Le soutien aux énergies renouvelables (solaire, éolien, etc.) est financé par la contribution au service public de l'électricité (CSPE). Rappelant qu'il s'agit d'un « prélèvement assis sur la consommation électrique, payé par tous », la Cour des comptes estime que « le taux, et au-delà les conditions de prélèvement de ce quasi-impôt devraient faire l'objet d'une autorisation périodique et d'un contrôle du Parlement ».
Ce n'est actuellement pas le cas, le Parlement ayant confié à la fin de 2010 à la Commission de régulation de l'énergie (CRE) le soin de fixer la CSPE, sauf décision contraire du gouvernement avant le 31 décembre de chaque année.
Les sages de la rue Cambon soulignent aussi que le niveau de la CSPE n'a pas été modifié entre 2004 et 2010, quand bien même les charges qu'elle sert à financer augmentaient rapidement, du fait notamment du fort développement de l'énergie solaire.
Le déséquilibre qui en découle « pèse sur le fonds de roulement d'EDF », note la Cour. Cela représentait une charge cumulée de 2,8 milliards d'euros à la fin de 2010, selon le groupe public d'électricité. Et la situation pourrait s'aggraver car les charges de la CSPE devraient encore augmenter pour atteindre 5 milliards d'euros en 2020.
La Cour plaide donc pour une maîtrise des charges, critiquant notamment des tarifs d'achat de l'énergie solaire « trop attractifs » et fonctionnant « à guichet ouvert » pour des « filières peu matures où l'évolution des technologies conduira à une évolution rapide des coûts de production ».
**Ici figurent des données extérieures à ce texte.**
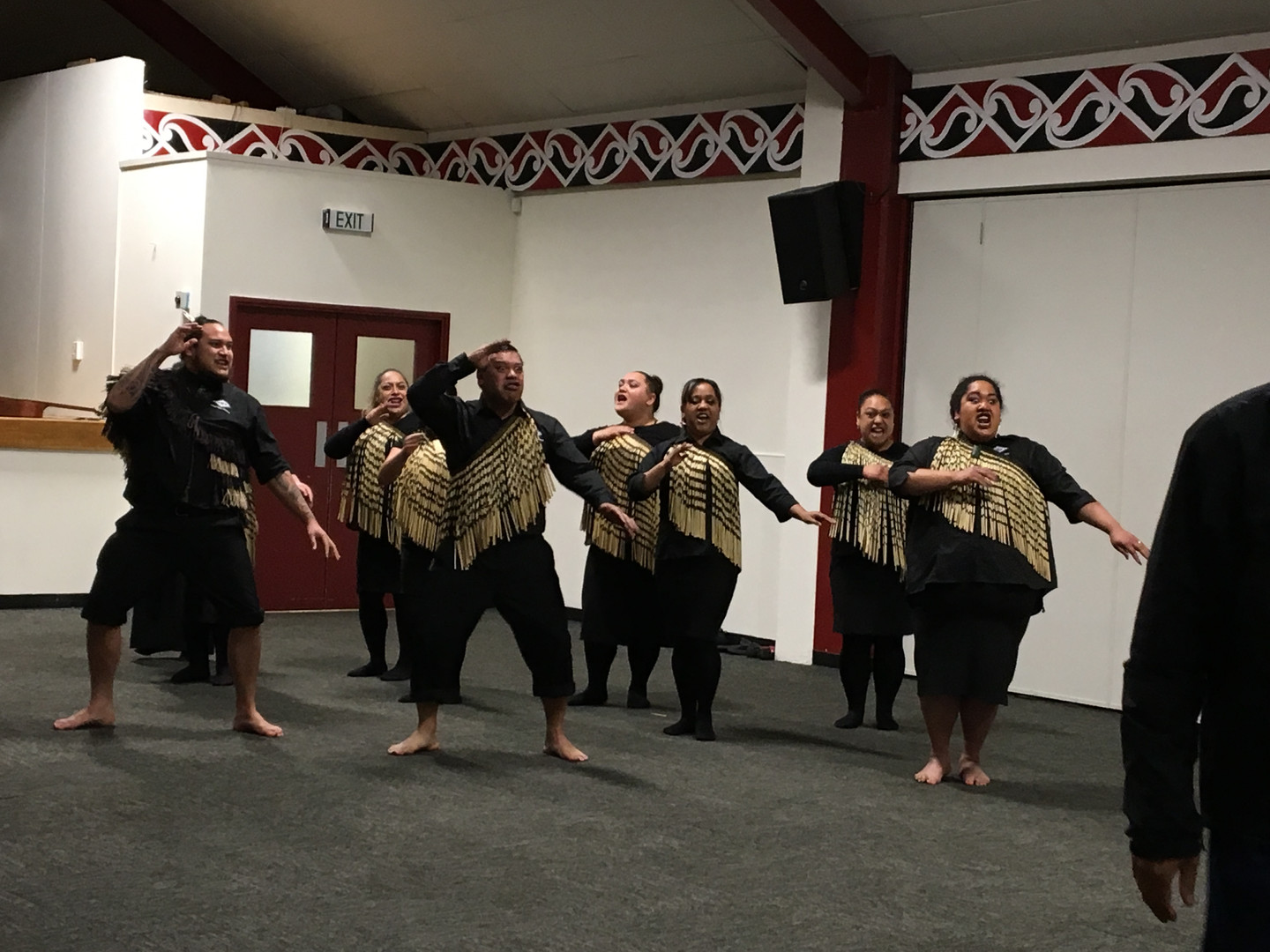 Official traditional Maori welcome at Pi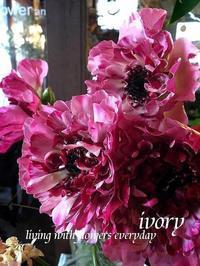 『やって来た〜♪』 -  Flower and cafe 花空間 ivory (アイボリー)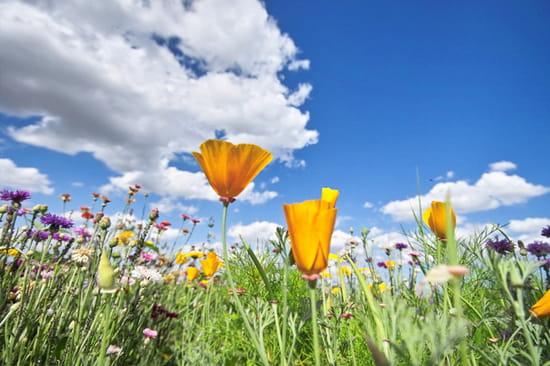 autres-fleurs-saint-bonnet-pres-riom-france-1089029751-1228590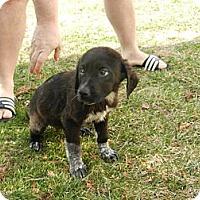 Adopt A Pet :: Hershey - Marlton, NJ
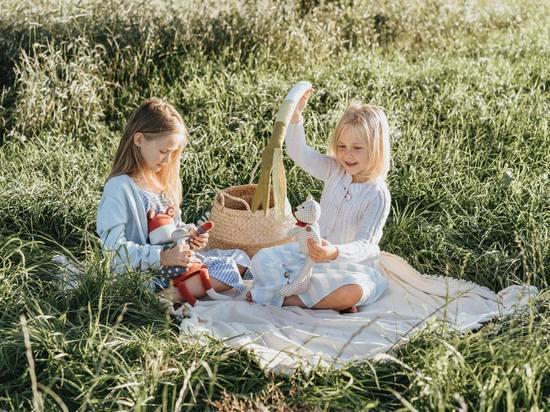 В «Семейном пикнике» смогут принять участие молодые семьи из Пскова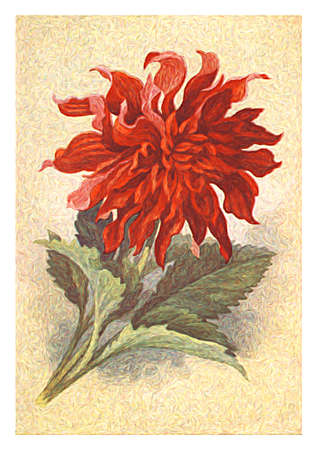Painting reproduction of the beautiful flowers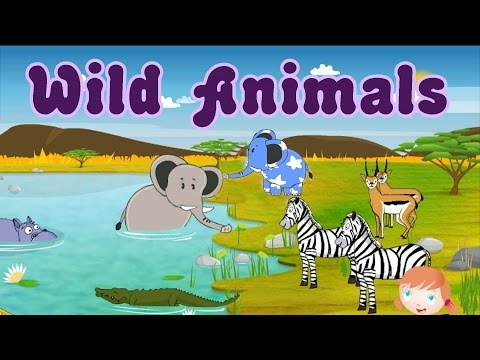 Thumbnail: Learn About Wild Animals, Animal Sounds, Fun and Educational Videos for Kids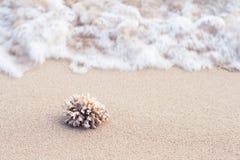 在海岛海滩沙子的海洋珊瑚  库存照片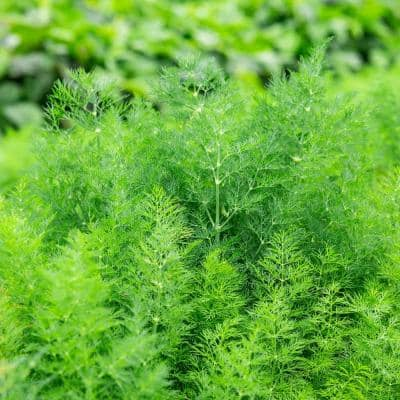 Herb Dill Delight (200 Seed Packet)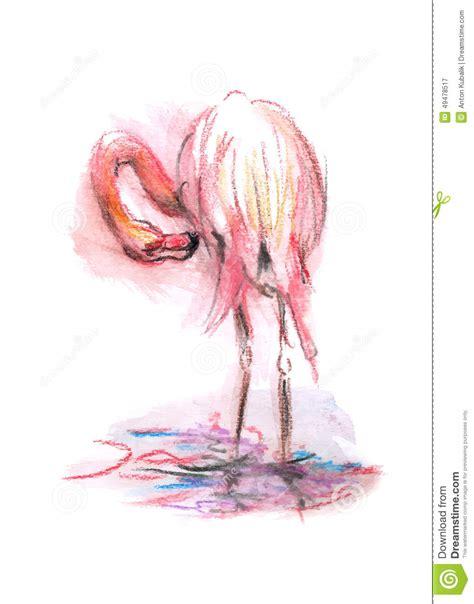 color sketch color sketch flamingo stock vector illustration of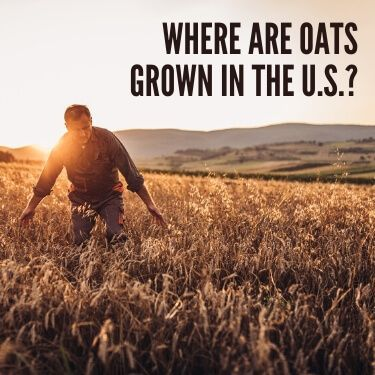 Where are Oats Grown in the U.S.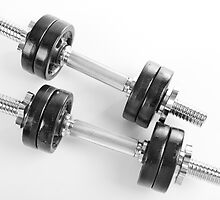 Chrome hand barbells weights  by Arletta Cwalina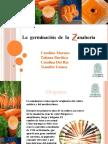 Expo Zanahoria (1)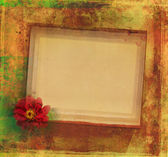 Grunge Frame For Congratulation With Flower — Stock Photo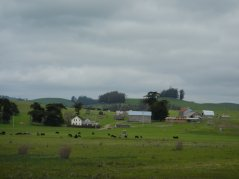 ranchlands and farms-grazing bovines
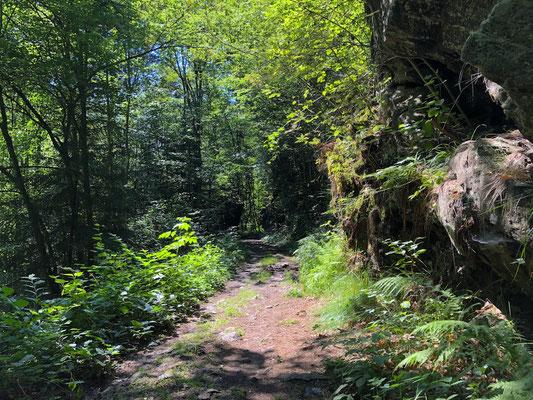 entlang der Erlau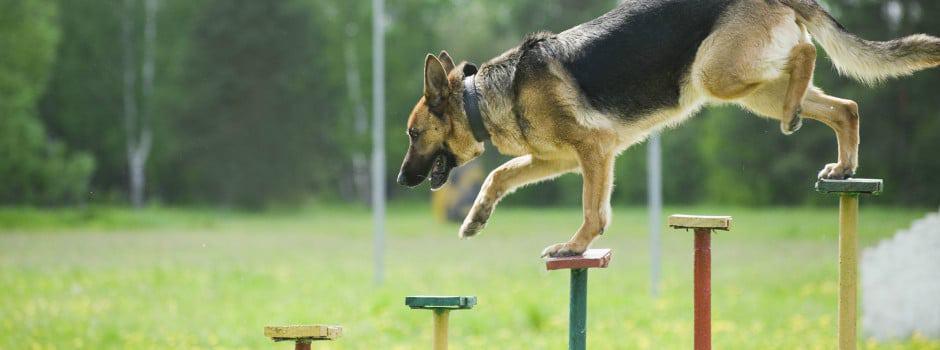 אילוף ואימון כלב לצרכים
Le gouvernement doit justement annoncer une réforme du système de soutien à l'énergie solaire d'ici au 8 mars.
Les sages estiment aussi qu'il faut « s'interroger sur l'opportunité » de soutenir la cogénération (production simultanée d'électricité et de chaleur), qui représente environ 20 % des charges de la CSPE en 2011, alors que ce n'est pas une priorité gouvernementale en matière de politique énergétique.
Enfin, elle se demande s'il est « justifié » de faire reposer le financement des énergies renouvelables « sur le seul consommateur d'électricité ».
Dans leur réponse à la Cour, les ministres de l'Economie et de l'Energie, Christine Lagarde et Eric Besson, défendent le système actuel en affirmant qu'il est « vertueux et équitable » que le coût complet de la production d'électricité « soit internalisé dans les prix de vente ».
Le ministre du Budget, François Baroin, partage, quant à lui, l'analyse de la Cour et estime que « le Parlement devrait être en mesure de contrôler le dispositif et son équilibre » au vu « des enjeux budgétaires et financiers ».
Enfin, le patron d'EDF, Henri Proglio, « adhère aux observations de la Cour » en estimant que les augmentations de facture nécessaires au financement des énergies renouvelables « ne pourront avoir qu'un effet préjudiciable à l'image d'EDF auprès du consommateur final ».
Il souligne que ces hausses de facture « devront s'ajouter aux hausses tarifaires nécessaires » au « bon fonctionnement » de l'outil industriel d'EDF.
La CSPE est passée de 4,5 euros par mégawatheure (MWh) à 7,5 euros/MWh le 1er janvier 2011, provoquant une augmentation de la facture des consommateurs de 3 %, qui est venue s'ajouter à une hausse des tarifs de 3 % le 15 août.